> _BRIEF_:
Nothing may be left out of the listing below but its images; repeat the rest exactly.

************

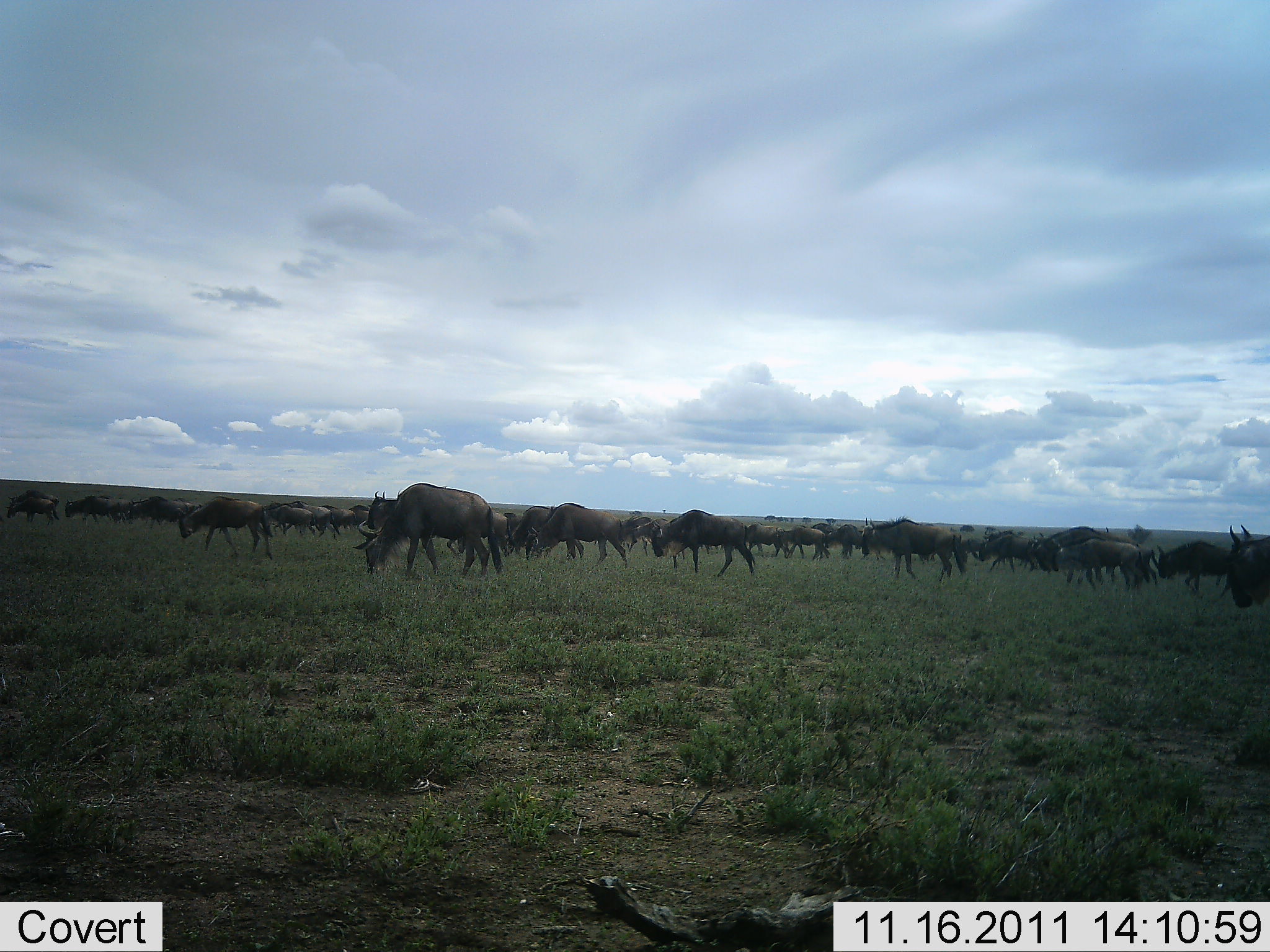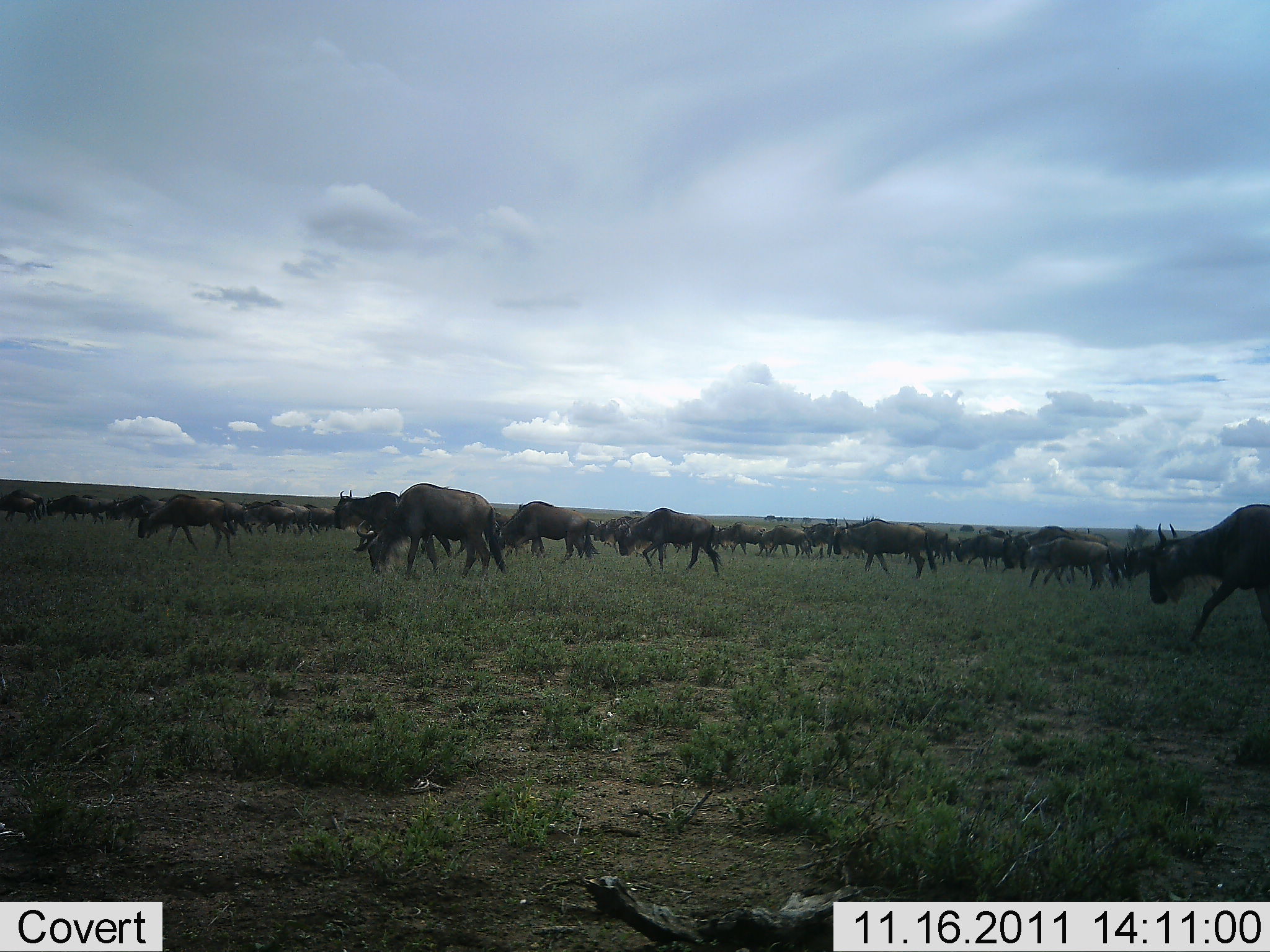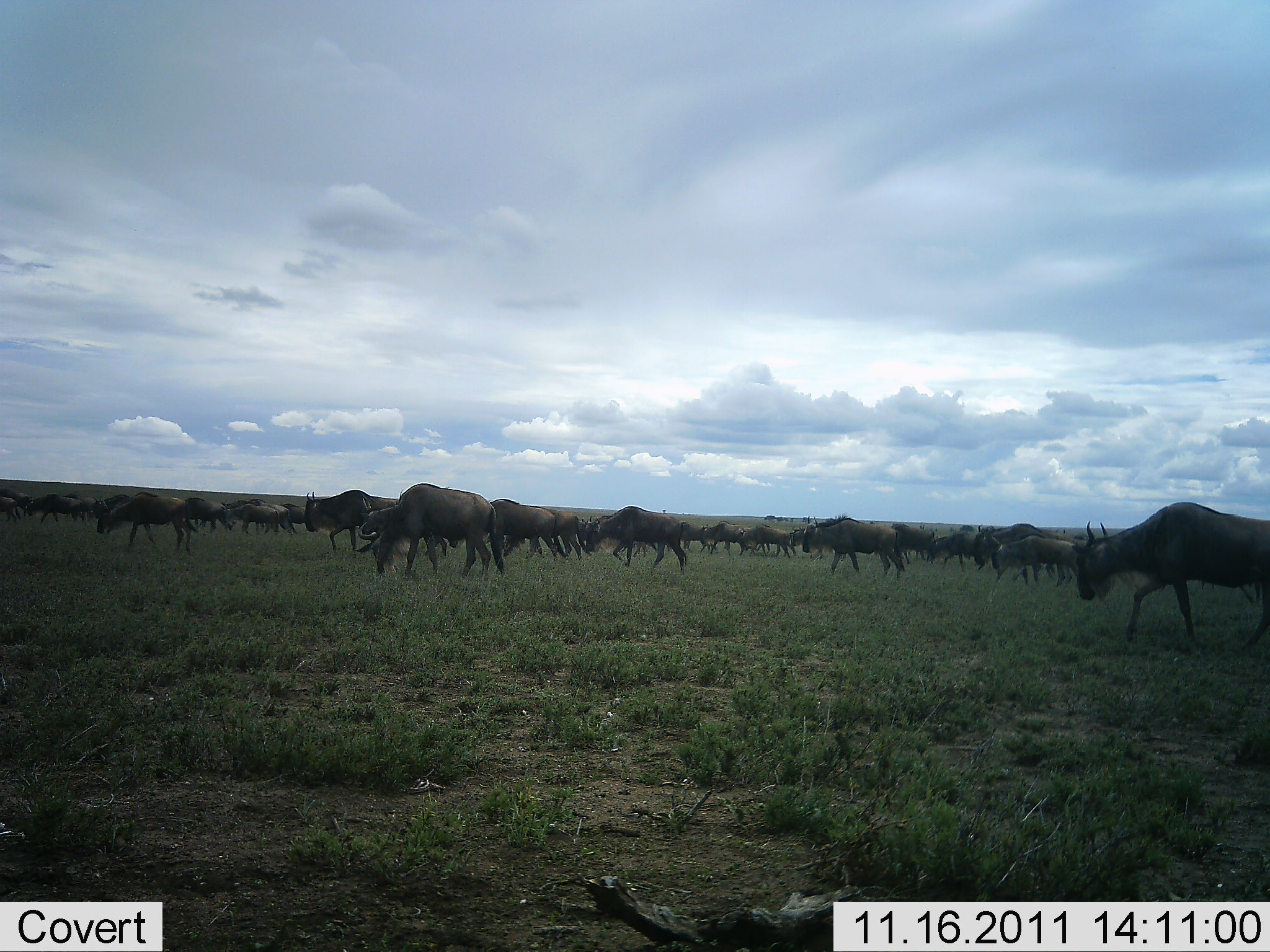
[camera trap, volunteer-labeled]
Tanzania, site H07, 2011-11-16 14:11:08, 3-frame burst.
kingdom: Animalia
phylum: Chordata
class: Mammalia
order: Artiodactyla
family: Bovidae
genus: Connochaetes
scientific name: Connochaetes taurinus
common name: blue wildebeest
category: wildebeest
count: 51+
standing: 9%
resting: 0%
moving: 82%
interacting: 0%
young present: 0%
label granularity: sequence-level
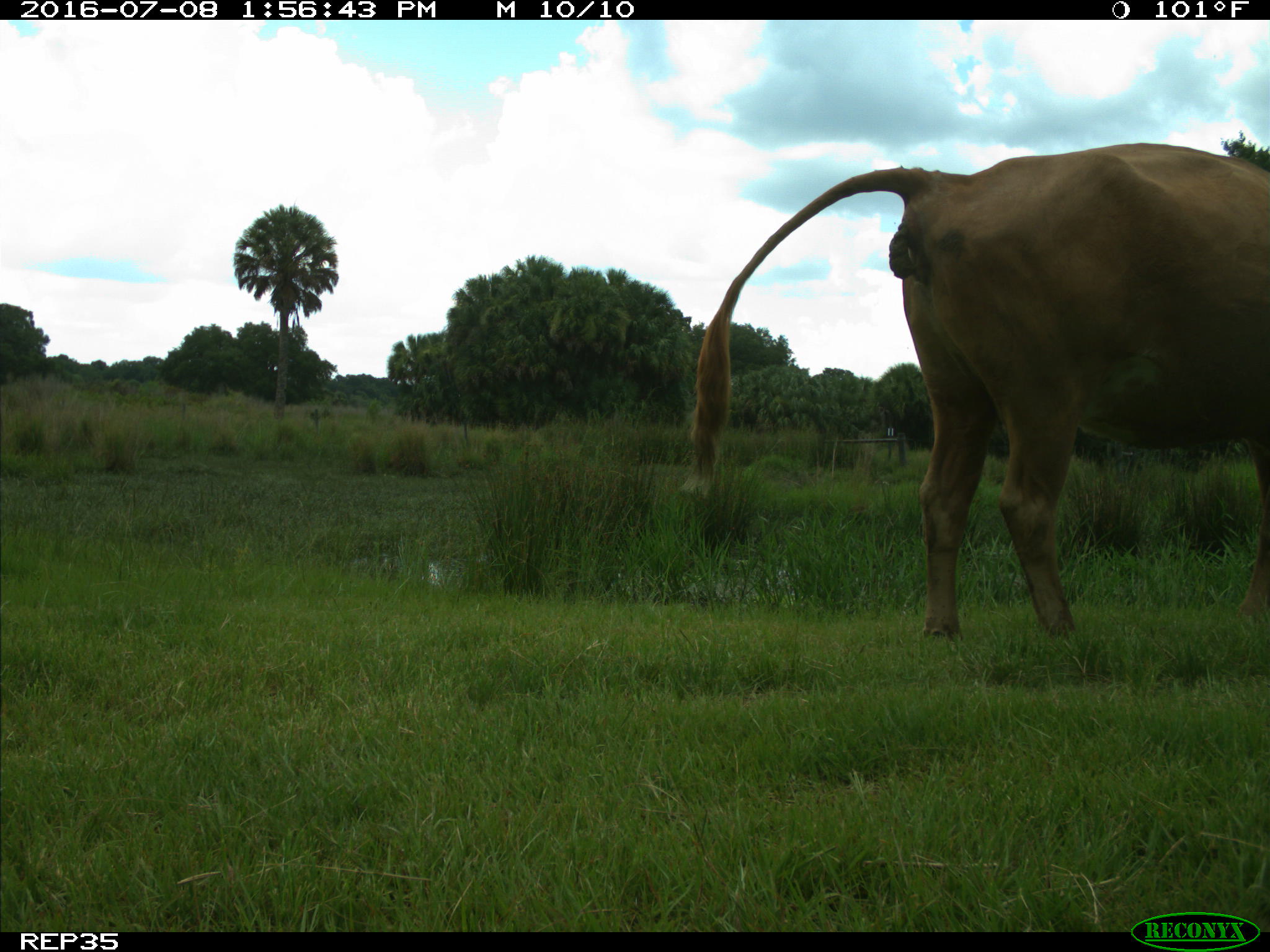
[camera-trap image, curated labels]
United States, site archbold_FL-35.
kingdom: Animalia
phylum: Chordata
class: Mammalia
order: Artiodactyla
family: Bovidae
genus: Bos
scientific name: Bos taurus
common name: domestic cow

************

> _RESULT FOR THIS EXERCISE_:
[camera trap, volunteer-labeled]
Tanzania, site H07, 2011-11-16 14:11:08, 3-frame burst.
kingdom: Animalia
phylum: Chordata
class: Mammalia
order: Artiodactyla
family: Bovidae
genus: Connochaetes
scientific name: Connochaetes taurinus
common name: blue wildebeest
category: wildebeest
count: 51+
standing: 9%
resting: 0%
moving: 82%
interacting: 0%
young present: 0%
label granularity: sequence-level
[camera-trap image, curated labels]
United States, site archbold_FL-35.
kingdom: Animalia
phylum: Chordata
class: Mammalia
order: Artiodactyla
family: Bovidae
genus: Bos
scientific name: Bos taurus
common name: domestic cow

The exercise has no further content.